The past quarter’s subscriber gains were the lowest posted in any three-month period since the beginning of last year. That drop-off indicates Netflix is shifting to a new phase after reaping the benefits from a ban on the once-rampant practice of sharing account passwords that enabled an estimated 100 million people watch its popular service without paying for it.

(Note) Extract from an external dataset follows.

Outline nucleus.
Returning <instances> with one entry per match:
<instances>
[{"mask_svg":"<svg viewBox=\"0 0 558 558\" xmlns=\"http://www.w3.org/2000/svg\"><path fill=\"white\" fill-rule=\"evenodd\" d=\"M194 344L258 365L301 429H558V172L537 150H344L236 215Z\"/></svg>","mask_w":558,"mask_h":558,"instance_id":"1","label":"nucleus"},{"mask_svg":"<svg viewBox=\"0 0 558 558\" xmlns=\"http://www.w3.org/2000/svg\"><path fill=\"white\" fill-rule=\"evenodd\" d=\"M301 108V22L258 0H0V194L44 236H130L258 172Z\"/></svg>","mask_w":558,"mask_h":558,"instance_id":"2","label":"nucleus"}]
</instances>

The crackdown, triggered by a rare loss of subscribers coming out of the pandemic in 2022, helped Netflix add 57 million subscribers from June 2022 through this June — an average of more than 7 million per quarter, while many of its industry rivals have been struggling as households curbed their discretionary spending.

Netflix’s gains also were propelled by a low-priced version of its service that included commercials for the first time in its history. The company still is only getting a small fraction of its revenue from the 2-year-old advertising push, but Netflix is intensifying its focus on that segment of its business to help boost its profits.

In a letter to shareholder, Netflix reiterated previous cautionary notes about its expansion into advertising, though the low-priced option including commercials has become its fastest growing segment.

“We have much more work to do improving our offering for advertisers, which will be a priority over the next few years,” Netflix management wrote in the letter.

As part of its evolution, Netflix has been increasingly supplementing its lineup of scripted TV series and movies with live programming, such as a Labor Day spectacle featuring renowned glutton Joey Chestnut setting a world record for gorging on hot dogs in a showdown with his longtime nemesis Takeru Kobayashi.

Netflix will be trying to attract more viewer during the current quarter with a Nov. 15 fight pitting former heavyweight champion Mike Tyson against Jake Paul, a YouTube sensation turned boxer, and two National Football League games on Christmas Day.